Euronext: Revenue Up 15.3% to €528.5M and Adjusted EPS of €2.13
Euronext reported its Q1 2026 results on Tuesday, showing an underlying revenue growth of 15.3% to €528.5 million, driven by a 28.1% increase in the equities market segment and a strong contribution from Euronext Athens. The adjusted EBITDA margin improved to 64.9%, despite increased operational costs related to acquisitions and strategic investments. The challenge for investors: ensuring the integrated platform can turn this growth into a sustainable acceleration of earnings per share.
Steady Revenue Growth, Diversified Portfolio
The underlying revenue of €528.5 million increased by 15.3% year-over-year, driven by both volume-related activities and post-trading services. Non-volume-related revenues accounted for 56% of the total and covered 159% of underlying operational expenses (excluding amortization), showing remarkable stability amidst market volatility.
Securities services generated €91.6 million (+9.8%), fueled by custody and settlement which reached €84.4 million (+11.4%), while capital markets and data solutions grew by 18.2% to €185.9 million, benefiting from contributions from Admincontrol and Euronext Athex. The interest rate, currency, and commodities derivatives market segment rose by 5.3% to €95.5 million, particularly driven by commodities (+13.9%) and energy futures launched in March.
The equities markets segment led the growth: €138.9 million (+28.1%), fueled by high volatility and a full initial contribution from Athex, bringing the market share in cash equity to 64.1%.
Stable Margin Despite Acquisition Integration
Adjusted EBITDA reached €343.2 million, up 16.7% year-over-year, while the adjusted EBITDA margin improved by 0.8 points to 64.9%. This margin improvement withstands a 12.7% increase in underlying operational expenses (excluding amortization), reflecting both the integration of Admincontrol and Euronext Athex and investments in strategic growth projects.
The adjusted net income grew by 17.7% to €216.1 million, while the adjusted earnings per share were set at €2.13 (+18.3%), benefiting from a reduction in the number of shares outstanding due to the buyback program. The leverage effect on earnings per share remains one of the key value creation drivers for shareholders.
Strategic Plan in Execution Phase, Integration of Athex Underway
Euronext has confirmed key milestones of its 'Innovate for Growth 2027' plan. The Euronext ETF Europe platform, launched in September 2025, recorded an average daily volume of €1.6 billion in the first quarter, up 84%. The Euronext Nord Pool Power Futures, launched in March 2026, became fully operational after migrating 100% of open positions from Nasdaq Clearing to Euronext Clearing.

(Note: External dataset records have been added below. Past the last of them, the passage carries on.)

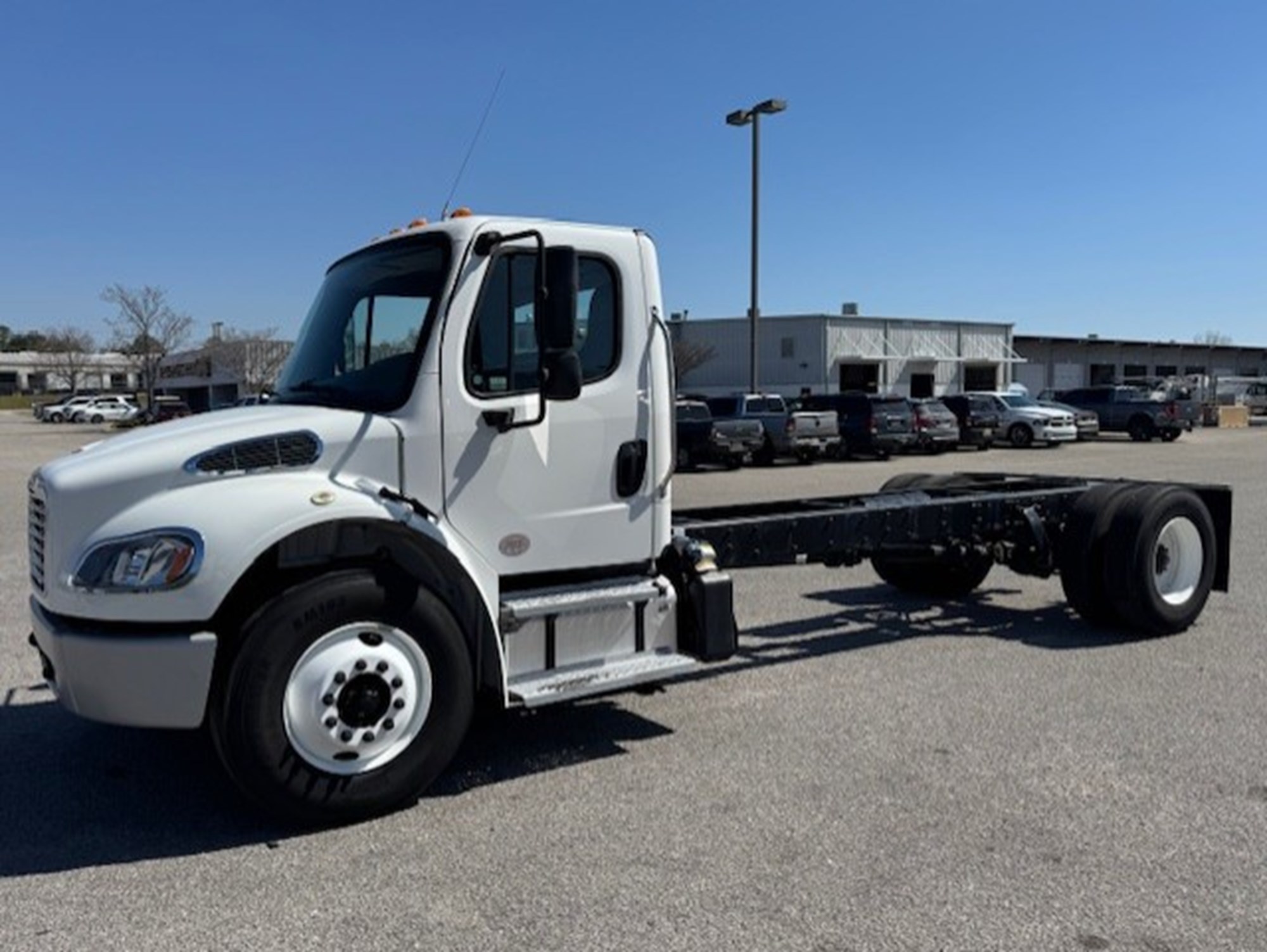 2018 FREIGHTLINER M2 106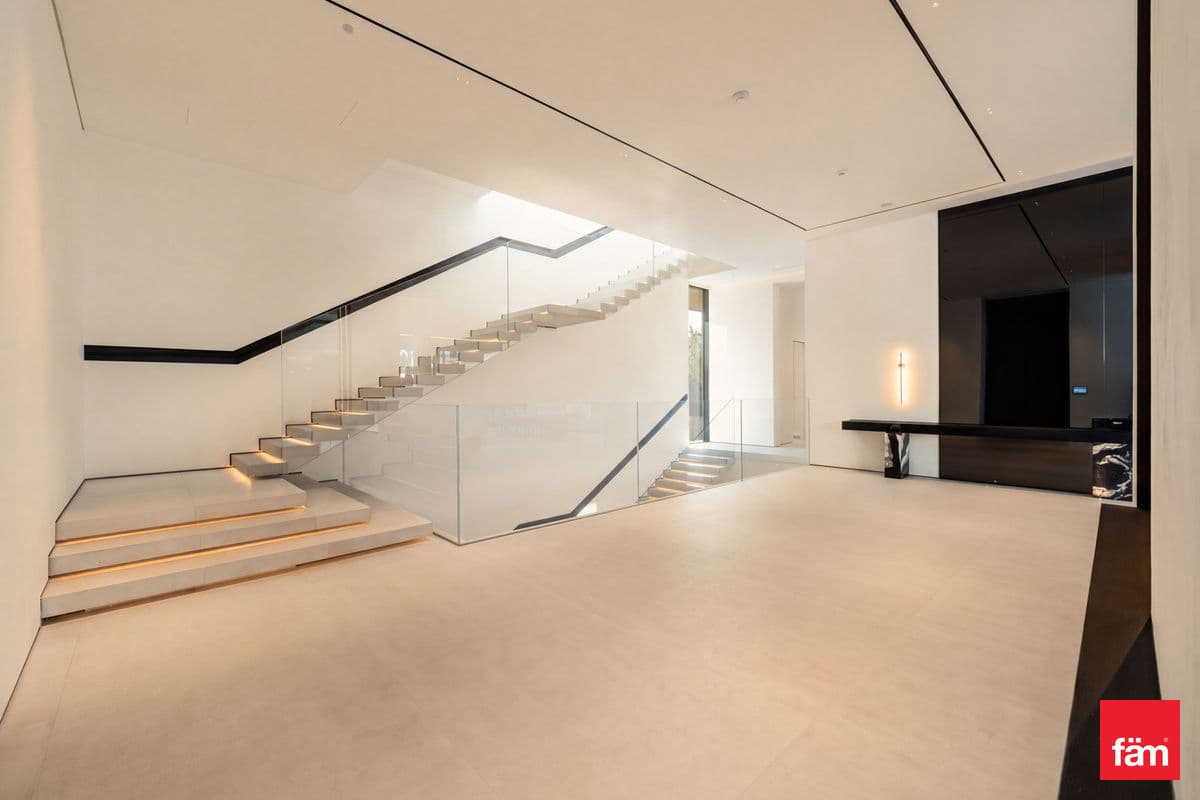 6 bedroom villa in Al Wasl Villas, photograph 17 of 20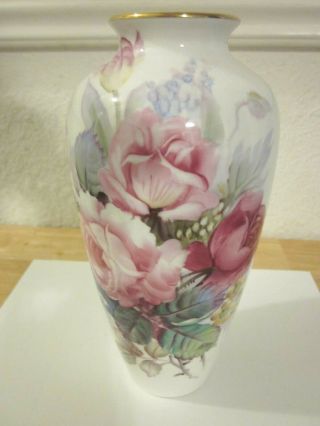 Noritake Porcelain Bone China Hand - Painted Floral/rose Vase - Gold Trim - Signed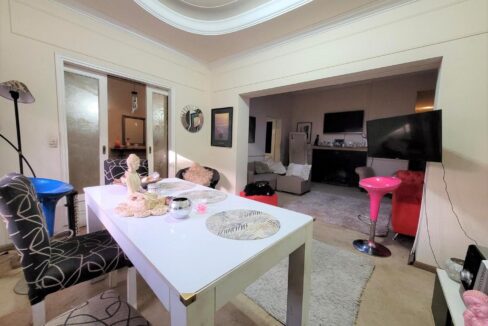 extra_large_u_6935bea6eb9bc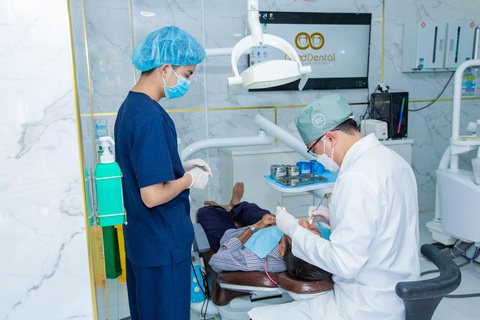Phục hồi nụ cười cho người mất răng toàn hàm- Ảnh 1. Phục hồi nụ cười cho người mất răng toàn hàm- Ảnh 1.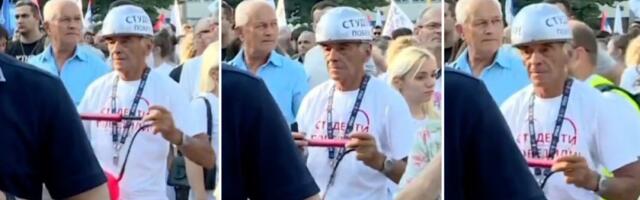 Šokantan snimak sa protesta u Kraljevu: Blokaderi isprali mozgove starijim ljudima (VIDEO)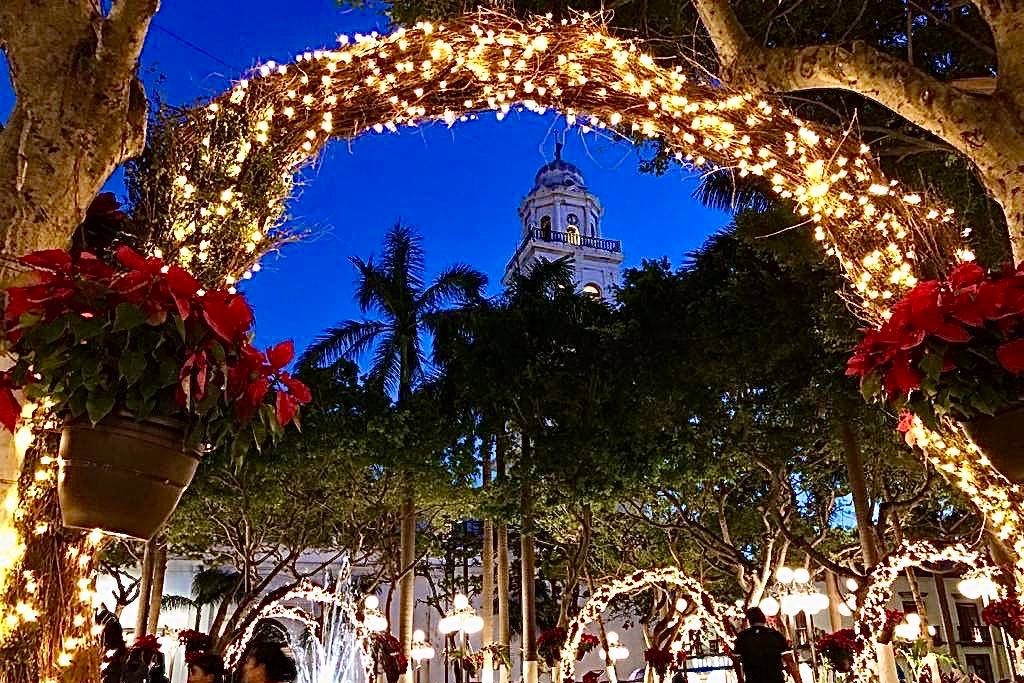 Imagen Se ilumina de Navidad el zócalo de Veracruz (+ fotos) 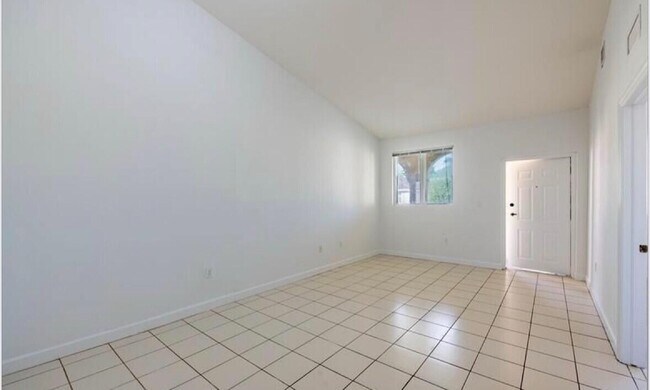 2731 SE 17th Ave-Unit -210 in Homestead, FL - Foto de edificio - Building Photo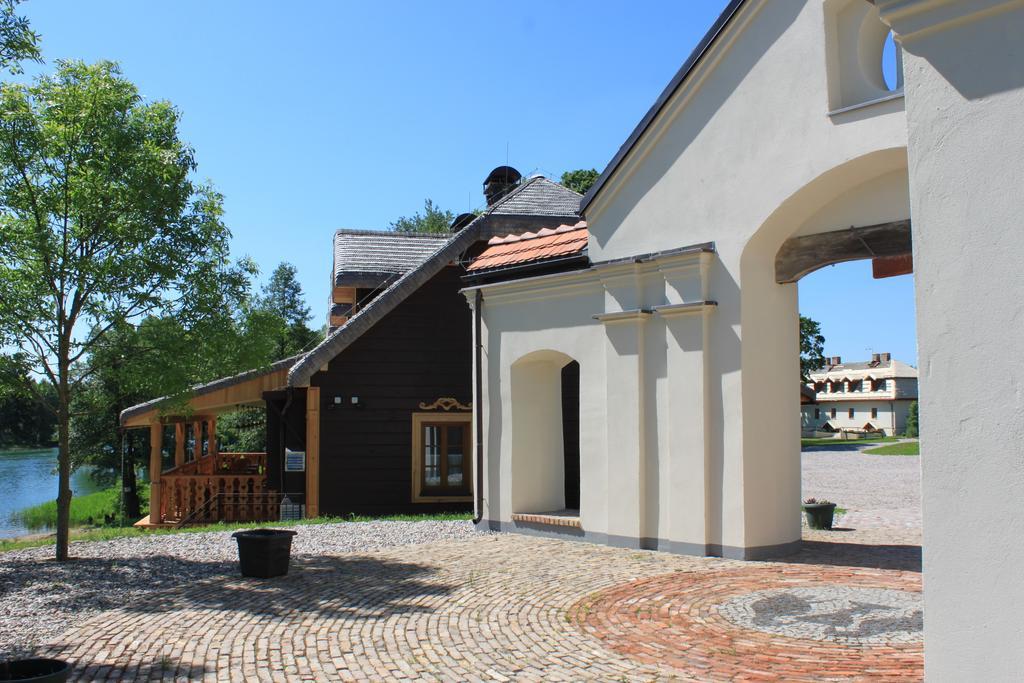 Folwark Hutta Hotel Mala Huta Exterior photo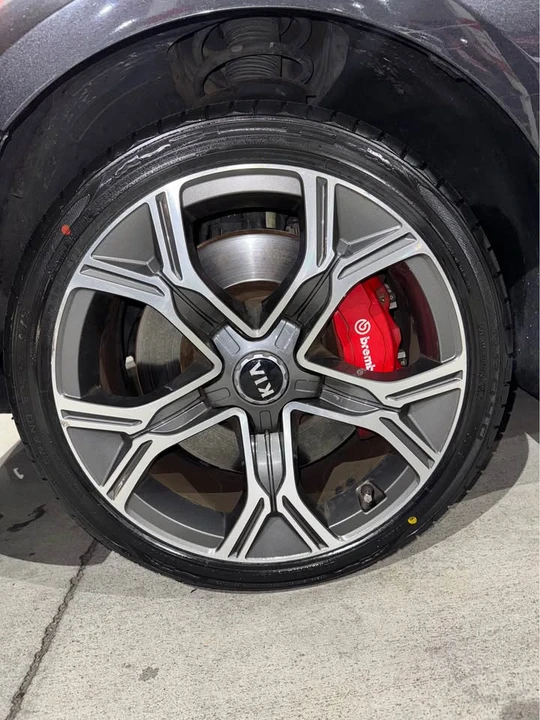 2018 Kia Stinger GT - Image 7 of 11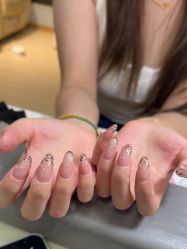 -NEW LOOK-绿麓 · 美甲美睫脱毛工作室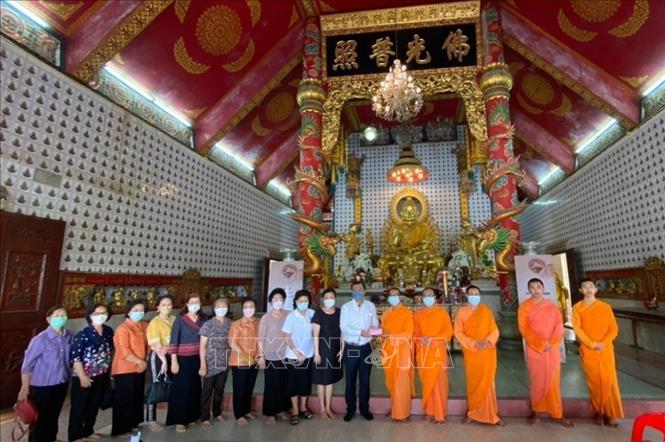 Photo: Vietnamese expatriates in Thailand’s Udon Thani province attends the requiem for 64 soldiers who defended Gac Ma reef. VNA Photo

The integration of Athex is progressing: in April 2026, Athens Exchange Group became Euronext Athens, following the majority acquisition by Euronext in November 2025. Euronext confirmed the migration to its Optiq trading platform by June 2027. In the post-trade arena, Euronext Securities has initiated its testing phase with major custodians for its European expansion as a central securities depository (CSD), with a planned start in September 2026 in Belgium, France, and the Netherlands.
The net debt leverage ratio stood at 1.1 times adjusted EBITDA (last twelve months), in line with the strategic plan's target range. Euronext repaid a €385.5 million bond loan on May 18, 2026, issued in 2021 for the acquisition of the Borsa Italiana group.